About this exercise
Please copy the records exactly as they appear, with all pictures left out.

Saved data entries
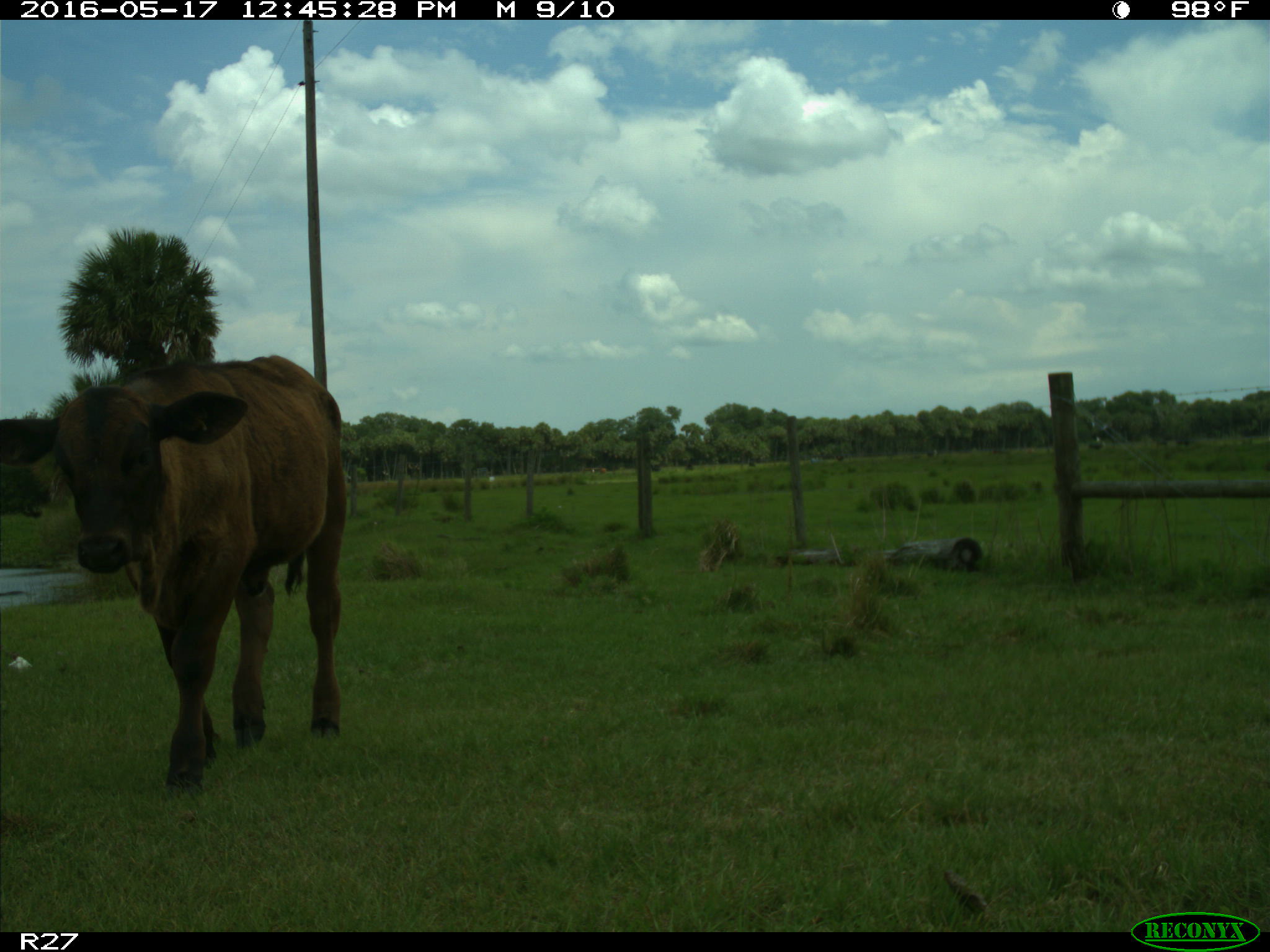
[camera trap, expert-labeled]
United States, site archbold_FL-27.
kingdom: Animalia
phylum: Chordata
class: Mammalia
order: Artiodactyla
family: Bovidae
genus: Bos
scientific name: Bos taurus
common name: domestic cow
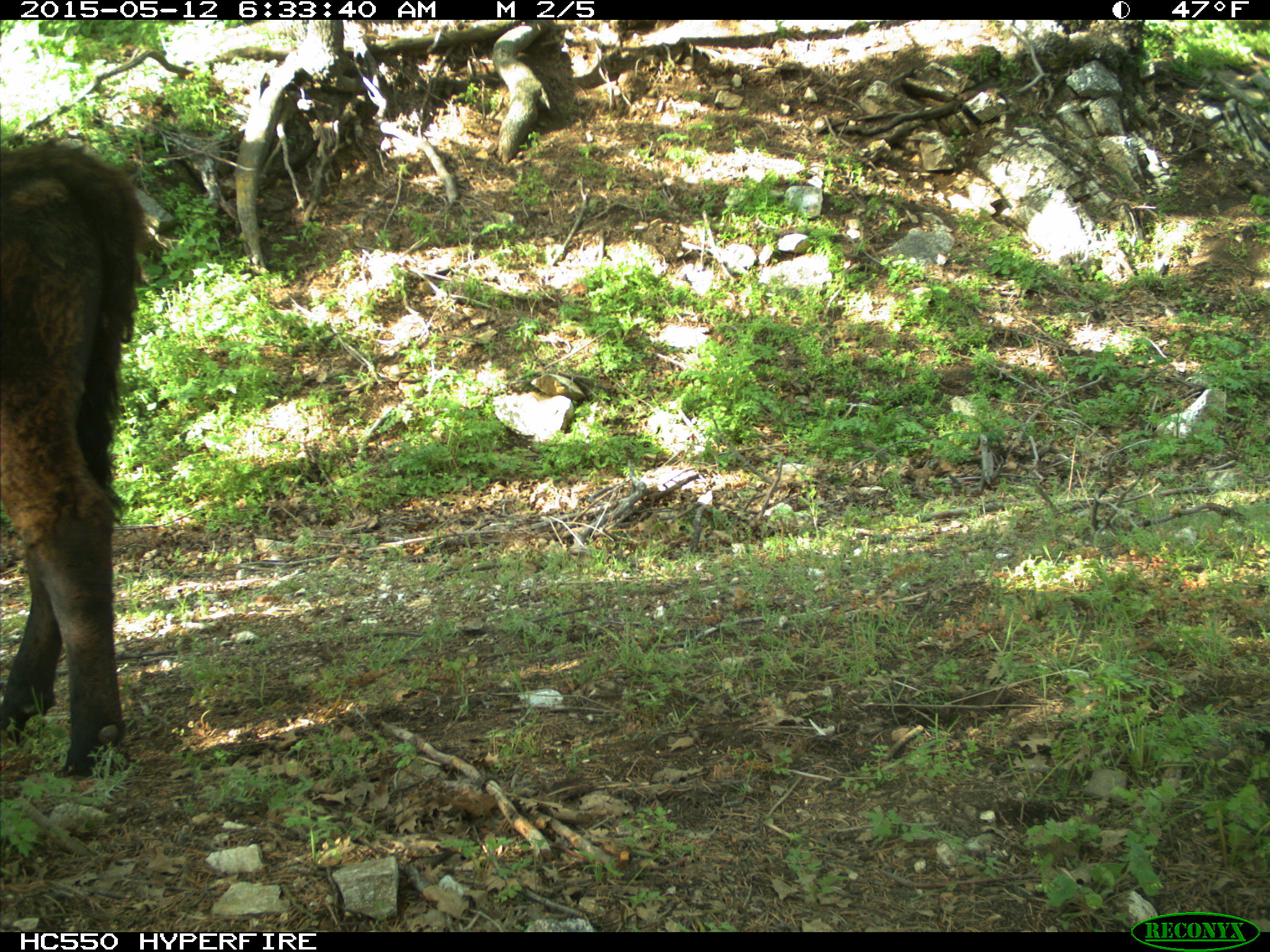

Task solution
[camera trap, expert-labeled]
United States, site archbold_FL-27.
kingdom: Animalia
phylum: Chordata
class: Mammalia
order: Artiodactyla
family: Bovidae
genus: Bos
scientific name: Bos taurus
common name: domestic cow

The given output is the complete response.